Major buildings in the area include Sogo Causeway Bay, a Japanese-style department store, Island Beverley, a shopping centre, Hong Kong Mansion, a residential/commercial building with a shopping centre, Great George Building, once hosting Daimaru department store and now a shopping mall Fashion Walk, Pearl City Mansion, with a cinema MCL JP and supermarkets Wellcome and Don Don Donki, Parklane Hotel, with an IKEA store, Hang Lung Centre, a shopping centre, and Windsor House, a large multi-storey shopping mall with Grand Windsor Cinema.

==Name==
The street possibly got its name from a street with the same name, Great George Street, in Westminster of London. In 1750, this London street was built to connect Westminster Bridge and the west by demolishing buildings and streets in George Yard, which named after George Inn. Another source also attributed to the King George II of Great Britain, who reigned between 1683 and 1760. A side street, Little George Street, was built on the site of George Yard at the same time.

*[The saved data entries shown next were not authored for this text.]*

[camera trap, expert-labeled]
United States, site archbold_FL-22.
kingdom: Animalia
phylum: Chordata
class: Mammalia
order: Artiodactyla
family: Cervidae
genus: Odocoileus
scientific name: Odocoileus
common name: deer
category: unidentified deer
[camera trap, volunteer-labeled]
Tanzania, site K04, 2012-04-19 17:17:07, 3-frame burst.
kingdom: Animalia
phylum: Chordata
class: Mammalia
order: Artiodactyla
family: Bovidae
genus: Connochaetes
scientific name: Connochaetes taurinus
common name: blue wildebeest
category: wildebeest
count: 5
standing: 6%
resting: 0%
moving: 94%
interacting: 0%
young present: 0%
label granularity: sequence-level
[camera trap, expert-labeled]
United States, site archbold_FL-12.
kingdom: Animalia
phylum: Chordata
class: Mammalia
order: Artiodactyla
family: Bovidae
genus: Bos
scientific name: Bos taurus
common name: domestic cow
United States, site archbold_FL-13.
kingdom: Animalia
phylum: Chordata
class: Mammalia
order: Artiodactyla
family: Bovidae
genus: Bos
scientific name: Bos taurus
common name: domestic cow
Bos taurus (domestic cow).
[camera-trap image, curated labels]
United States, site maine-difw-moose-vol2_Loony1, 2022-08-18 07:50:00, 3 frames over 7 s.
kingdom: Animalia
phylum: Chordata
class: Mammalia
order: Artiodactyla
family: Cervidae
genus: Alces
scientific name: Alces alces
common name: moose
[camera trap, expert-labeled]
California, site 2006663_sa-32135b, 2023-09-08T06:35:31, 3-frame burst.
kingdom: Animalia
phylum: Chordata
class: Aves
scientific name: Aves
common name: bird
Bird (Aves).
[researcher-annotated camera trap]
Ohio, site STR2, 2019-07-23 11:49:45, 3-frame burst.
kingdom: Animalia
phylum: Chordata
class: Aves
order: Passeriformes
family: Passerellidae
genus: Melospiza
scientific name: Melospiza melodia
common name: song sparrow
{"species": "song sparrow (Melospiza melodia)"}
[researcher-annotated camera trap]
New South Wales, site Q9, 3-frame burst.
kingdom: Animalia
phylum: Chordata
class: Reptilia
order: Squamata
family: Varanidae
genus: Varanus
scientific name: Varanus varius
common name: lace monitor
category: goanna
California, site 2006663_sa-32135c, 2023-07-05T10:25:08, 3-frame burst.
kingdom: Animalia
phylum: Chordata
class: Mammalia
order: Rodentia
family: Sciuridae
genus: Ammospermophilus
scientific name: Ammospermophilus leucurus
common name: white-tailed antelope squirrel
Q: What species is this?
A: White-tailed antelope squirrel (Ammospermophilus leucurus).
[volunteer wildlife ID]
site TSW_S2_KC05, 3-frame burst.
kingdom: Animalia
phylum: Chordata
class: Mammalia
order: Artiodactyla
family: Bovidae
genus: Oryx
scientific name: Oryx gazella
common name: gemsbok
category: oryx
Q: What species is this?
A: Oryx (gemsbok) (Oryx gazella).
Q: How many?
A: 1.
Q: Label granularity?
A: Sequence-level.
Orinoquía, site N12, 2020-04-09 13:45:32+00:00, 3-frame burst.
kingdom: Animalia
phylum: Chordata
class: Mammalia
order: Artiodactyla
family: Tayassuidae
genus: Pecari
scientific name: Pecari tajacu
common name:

The Cantonese name 記利佐治街, /kej li tsɔ tsi kɐj/, does not mean anything that 記利佐治, /kej li tsɔ tsi/, is a phonetic transcription of English "Great George", /ɡreɪt dʒɔːdʒ/, in Cantonese and 街, /kɐj/, simply means street.

== History ==
The street was built on the reclamation of Causeway Bay, east of headland of East Point, where the landlord was Jardine, Matheson & Company. The street was shown in the Plan of Victoria, Hong Kong,1866. The north of it became mint and later sugar refinery, and south ice works. Great George Street as street name appeared in the Plan of the City of Victoria, Hong Kong, 1889. The place remained port and industrial use until 1960s. By this period, the street gradually converted to mixed use of residential and commercial.

The triangular area, where Hong Kong Mansion situating, between Great George Street, Yee Wo Street and Paterson's Street was once known as East Point Terrace, a residential block. It first occupied by the staff work in China Sugar Refinery, recorded in the Sessional Papers for the Year 1922. In 1947, the government bought the terrace for accommodation of police inspectors, later was known as East Point Terrace Police Quarters. The land was finally sold and rebuilt as Hong Kong Mansion in 1966.

==Light pollution==
In October 2008, an environmental organisation, Friends of the Earth, Hong Kong, released a result of online election about the "light pollution" emitted from the commercial building, Windsor House, in this street. They found the intensity of the light is 10,000 lux, equivalent to the brightness of daylight.